= Verilen Metin =
________________________________________
Sağlık çalışanlarına ek ödeme vaadi tavandan, uygulama ayrımcı ve kademeli

Koronavirüs salgını ile mücadelede canları pahasına en ön saflarda görev alan sağlık çalışanlarına hükümet tavandan ek ödeme vaadinde bulundu.

Ancak çıkan genelgede hekimler arasında ayrımcılık yapılarak ödeme oranları kademelendirildi. Genelgede başhekimlere de ek ödemelerde belirleyici inisiyatifler tanındı.

Cumhurbaşkanı Recep Tayyip Erdoğan ve Sağlık Bakanı Fahrettin Koca, virüs salgınını önlemek için canını ortaya koyan sağlık çalışanlarına döner sermaye paylarında performans uygulamasının devre dışı bırakılarak üç ay süreyle tavandan ödeme yapılacağını duyurmuştu.

Ancak önceki gün yayımlanan Sağlık Bakanlığı genelgesi Cumhurbaşkanı ve Bakanın vaadinden farklı olduğu ortaya çıktı.

Bakanlık kararına göre COVID-19 pandemisi kapsamında hizmet sundukları birimlerde ilgili başhekim tarafından belirlenen hekimlere, 209 sayılı Döner Sermaye Yasası’nda belirtilen tavan oranlarının %100’ü; diğer hekimlere ise yüzde 30 ilâ yüzde 75’i arasında değişen oranlarda döner sermayeden ek ödeme yapılacağı duyuruldu.

Karar Sağlık Bakanlığı personeli ile birlikte kullanım ve işbirliği yapılan Bakanlık hastanelerinde görev yapan üniversite personelini de kapsıyor.  Aile hekimliği birimleri ve üniversitelerde görevli sağlık çalışanları bu ek ödemenin kapsamı dışında bırakıldı.

Bakanlık genelgesine göre; Cumhurbaşkanı ve Sağlık Bakanı’nın vaadi sadece pandemi kapsamında hizmet sunulan yerlerde görev yapan hekim grubu için tutulmuş oldu.

Sağlık Bakanlığı genelgesi “pandemi hastasıyla yoğun ilgilenen hekim ve çalışan diğer personel ile bu hastalarla ilgili olmayan bazı branşlarda görev yapanlara eşit ödeme yapılmasının haksızlık olacağı” mantığına dayandırılıyor.
________________________________________
= Verilen Bilgiler =
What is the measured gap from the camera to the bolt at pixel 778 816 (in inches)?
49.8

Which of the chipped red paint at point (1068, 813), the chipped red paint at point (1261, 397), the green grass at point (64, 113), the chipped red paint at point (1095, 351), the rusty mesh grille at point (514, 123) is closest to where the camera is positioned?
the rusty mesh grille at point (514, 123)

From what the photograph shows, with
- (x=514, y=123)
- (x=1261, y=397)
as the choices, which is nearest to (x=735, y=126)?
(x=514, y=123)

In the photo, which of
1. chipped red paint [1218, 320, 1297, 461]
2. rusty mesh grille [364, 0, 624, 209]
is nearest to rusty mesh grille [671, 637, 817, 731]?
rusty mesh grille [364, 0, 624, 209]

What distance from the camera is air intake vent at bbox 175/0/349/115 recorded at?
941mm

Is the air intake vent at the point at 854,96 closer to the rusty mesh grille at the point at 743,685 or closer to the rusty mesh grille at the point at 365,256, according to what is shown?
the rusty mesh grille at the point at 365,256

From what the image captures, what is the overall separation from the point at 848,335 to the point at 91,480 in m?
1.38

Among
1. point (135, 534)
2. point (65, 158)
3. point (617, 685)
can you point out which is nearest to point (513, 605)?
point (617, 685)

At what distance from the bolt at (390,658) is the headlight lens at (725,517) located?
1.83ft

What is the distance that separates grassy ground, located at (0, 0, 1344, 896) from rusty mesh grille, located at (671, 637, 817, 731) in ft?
________________________________________
= Görevin İstedikleri =
Sağlık çalışanlarına ek ödemeyle ilgili metne göre, başhekimin belirlediği hekimlere Döner Sermaye Yasası'ndaki tavan oranlarının yüzde kaçı ödenecek?

= Yanıt Alanı =
Tavan oranlarının %100'ü.